Он ушёл — и стал роднее
— Не надо мне нравоучений! — голос Надежды сорвался на едкий тон, она застыла посреди комнаты со сжатыми кулаками. — Тридцать лет рядом с тобой! Тридцать! А ты? Вечно молчишь как партизан!
Владимир медленно отвел взгляд от газеты, взглянул на супругу. Седые пряди взъерошились, лицо багровело. Он понял — новая буря неизбежна.
— Наденька, успокойся. Давай мирно поговорим.
— Мирно?! — она всплеснула руками. — Когда ты со мной мирно говорил? Когда спрашивал про дела, про душу? А? Отвечай!
Владимир сложил газету, бережно отложил на столик. Поднялся, шагнул к окну. За стеклом октябрьская морось, клен медленно сбрасывал желтые листья.
— Ты права, — проговорил он тихо. — Я редко слово вымолвлю.
— Редко?! — Надежда едва не задохнулась. — Ты вообще замолчал! Придешь с работы — ужин в тишине, уставишься в экран. Рассказываю про соседку Любу, как внук ее в университет поступил — ты хмыкнешь. Скажу, хочу на дачу, помидоры снять — твое «делай, что вздумается». Я женщина живая или мебели часть?
Владимир развернулся. В глазах Надежды блеснули слезы, но она упрямо сжала губы.
— Прости, — выдохнул он. — Не думал, что для тебя важно.
— Не думал! — она горько всхлипнула. — Володя, а что обо мне думаешь? Кухарка? Прачка? Иль привычка, как твои стоптанные тапки?
Он хотел ответить, но Надежда уже круто обернулась и вышла.
— Знаешь что? Молчи. Ясно всё без слов.
Дверь захлопнулась. Владимир остался один в гостиной, слушал, как жена громко стучит посудой на кухне. Потом и там стихло.
Вновь сел в кресло, взял газету, но читать не мог — буквы расплывались. Надежда была права — отдалился он. Когда началось? После материной кончины? Или когда стал начальником цеха, работа закружила?
Владимир вспомнил их встречу. Надюшка служила в книжном, он зашел за монографией по электронике. Улыбнулась так светло, что он забыл зачем. Стоял, очарованный, пока она не спросила: «Помочь?»
— Что-нибудь увлекательное, — пробормотал он тогда. — Посоветуешь?
— А что предпочитаешь? — переспросила она.
— Да все. Технику, детективы, классика.
Надежда подала томик Бунина.
— Вот, попробуй. Про любовь. Красиво.
Владимир купил, но не Бунина читал, а о девушке с ясным взором думал. Назавтра снова пришел.

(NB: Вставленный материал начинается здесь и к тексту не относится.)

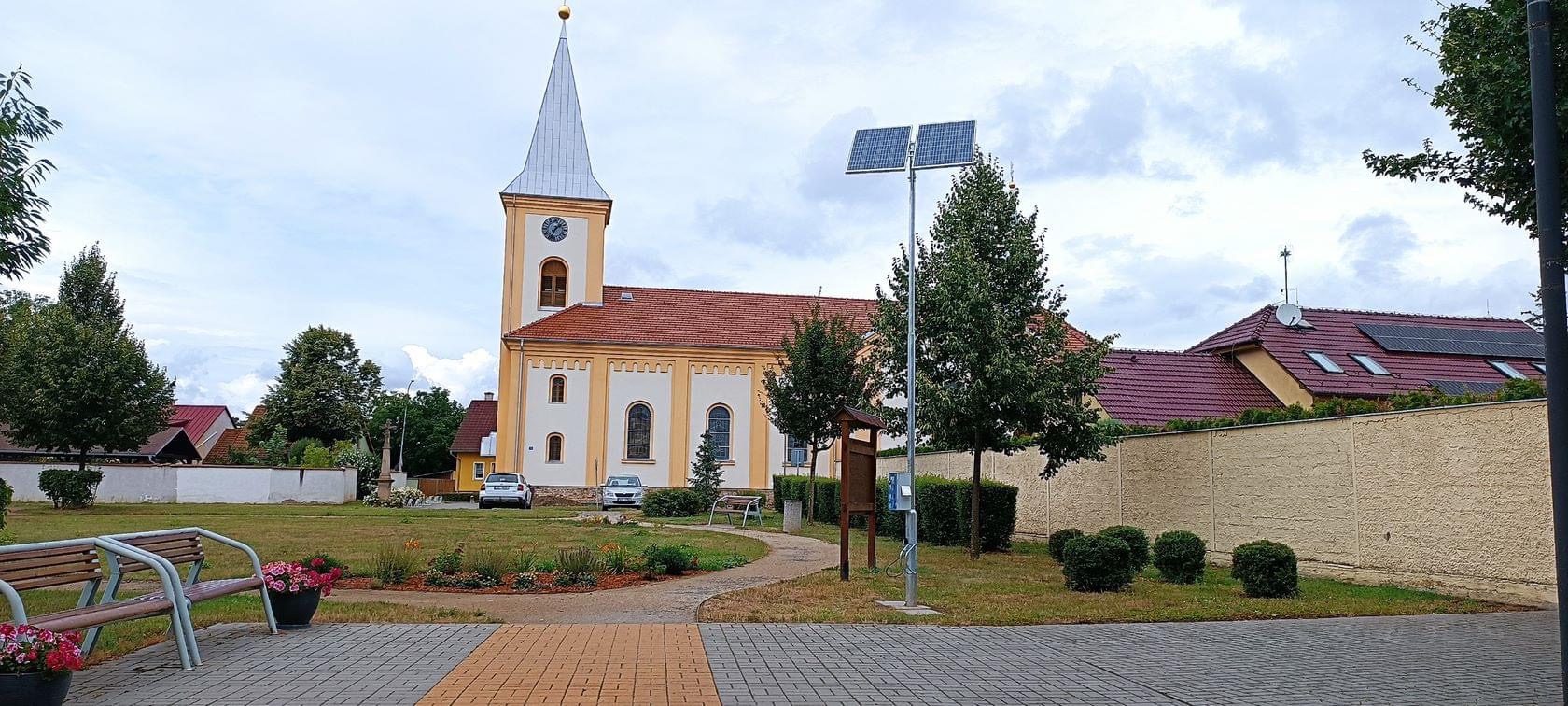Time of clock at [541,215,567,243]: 1:33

— Понравилось? — Надюшка оживилась.
— Очень. А еще что?
Так неделя прошла. Книги покупал, темы для разговоров искал. Наконец осмелился позвать в кино.
— Рязанова новый фильм, — выпалил. — Не желаешь посмотреть?
Она рассмеялась.
— А я думала — не решишься.
Через год поженились. Помнит первую квартиру — крохотную однушку на окраине Екатеринбурга. Надюшка вешала занавески, он полки прилаживал. Вечерами на кухне за самоваром чай пили, о завтрашнем дне мечтали.
— Хочу двоих, — говорила Надежда. — Сына и дочь.
— А я дом с садом, — отзывался Владимир. — Чтоб ты розы лелеяла, а я в гараже над машиной копался.
— И чтоб не ссорились, — добавляла она.
— Никогда, — соглашался он, целуя ее в макушку.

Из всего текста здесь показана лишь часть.